新聞がなくなる日

先週号の週刊ダイヤモンドに「新聞没落」という特集が組まれましたが、確かに新聞社周辺の動きがあわただしくなっています。


この9月から産経新聞(東京本社管内)は地方面を統合、各県に置かれていた通信部をすべて閉鎖し一県一支局体制に変更しました。また産経新聞の子会社であるフジサンケイ・ビジネスアイ(昔の日本工業新聞)も記者をすべて産経本社経済部に転籍させ編集だけの会社にするという一大改革に踏み切りましたが、10月からスタートするマイクロソフトとの共同サイト「MSN産経ニュース」の編集に経営資源を集中させることが一番の理由のようです。


ちなみにMSNはこれまで毎日新聞社と提携していたサイトですが、提携を解除したことで、毎日新聞社は「mainichi.jp」というサイトを独自で立ち上げることになりましたが、朝日・読売・日経もグーグルと組んで「ANY」というサイトを立ち上げるようです。


大手全国紙はデジタル部門を分社化しネット事業の展開を早めようとしていますが、いずれは上場しネット事業会社が本業の新聞発行を支えるということもあながちありえない話ではないような気がします。


この流れは日本だけでなく世界的なもので、アメリカで最も影響力のある経済紙ウォールストリート・ジャーナルを発行するダウ・ジョーンズ社はメディア王ルパート・マードック氏に買収されることが決定しましたが、新聞の部数減による売上の減少をネット事業で補いたい新聞社とコンテンツの充実が広告収益に直結するネットメディア企業との思惑が合致した結果といえるのではないでしょうか。

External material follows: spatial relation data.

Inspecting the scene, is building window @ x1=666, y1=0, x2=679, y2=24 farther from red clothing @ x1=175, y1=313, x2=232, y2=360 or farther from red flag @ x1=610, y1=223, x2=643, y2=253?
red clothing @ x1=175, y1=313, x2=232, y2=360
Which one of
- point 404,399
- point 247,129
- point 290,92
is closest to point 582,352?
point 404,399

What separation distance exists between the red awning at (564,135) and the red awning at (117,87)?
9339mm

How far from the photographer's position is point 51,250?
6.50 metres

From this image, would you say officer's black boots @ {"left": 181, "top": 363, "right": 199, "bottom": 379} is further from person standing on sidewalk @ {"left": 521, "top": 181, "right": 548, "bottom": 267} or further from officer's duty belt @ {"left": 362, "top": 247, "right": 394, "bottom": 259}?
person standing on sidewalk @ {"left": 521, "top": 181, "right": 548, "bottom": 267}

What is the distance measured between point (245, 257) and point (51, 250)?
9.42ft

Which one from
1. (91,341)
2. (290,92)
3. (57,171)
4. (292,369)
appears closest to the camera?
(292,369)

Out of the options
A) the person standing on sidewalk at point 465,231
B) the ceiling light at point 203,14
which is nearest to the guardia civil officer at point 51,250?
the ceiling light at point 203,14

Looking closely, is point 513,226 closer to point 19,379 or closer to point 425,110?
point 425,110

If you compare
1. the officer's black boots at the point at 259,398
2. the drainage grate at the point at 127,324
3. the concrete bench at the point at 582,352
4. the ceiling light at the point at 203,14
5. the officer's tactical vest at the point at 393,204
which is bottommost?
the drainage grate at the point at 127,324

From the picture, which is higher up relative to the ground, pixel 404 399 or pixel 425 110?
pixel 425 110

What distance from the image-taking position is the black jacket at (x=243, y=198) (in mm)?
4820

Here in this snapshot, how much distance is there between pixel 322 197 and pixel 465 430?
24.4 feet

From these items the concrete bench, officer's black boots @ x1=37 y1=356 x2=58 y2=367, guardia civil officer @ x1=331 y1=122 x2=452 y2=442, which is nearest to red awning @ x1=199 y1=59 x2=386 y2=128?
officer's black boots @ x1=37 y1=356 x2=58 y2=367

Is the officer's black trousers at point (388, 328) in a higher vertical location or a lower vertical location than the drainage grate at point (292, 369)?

日本新聞協会の調査によれば全国一般紙の総発行部数は06年47,056,527部、01年(5年前)と比較してマイナス502,525部(98.9%)と部数自体はほぼ横ばいなのに対して新聞広告費は06年9,986億円と01年の1兆2,027億円から17%も減少しています。売上比率も新聞販売52%広告31%その他17%と以前は40%近くまであった広告が3割を切るところまできました。


新聞の発行部数を増やすことで広告を増やし、収益を上げる。そのために莫大な販売経費をかけるというのが新聞社のビジネスモデルですが、いよいよそのモデルが崩壊しようとしているのは間違いないでしょう。


元毎日新聞記者、歌川令三著「新聞がなくなる日」には201×年に旧来のビジネスモデルから「紙」と「電子」を併用したモデルに変わり、そして2030年頃「紙」の新聞はなくなると予測しています。つまり新聞社はコンテンツ提供企業として生き残りをかけるということでしょうか。


このように新聞の将来について語られた本が最近増えていますが、では全国に2万店、総従業者数43万人の新聞販売店の将来について触れられたものは皆無といえます。


果たして新聞販売店はどうなるのか、新聞社から切り捨てられるのを待つのみなのか。それとも他の流通商品のようにメーカーから小売主導の流れを作ることが出来ないのものか。

まさに今が正念場といえるのではないでしょうか。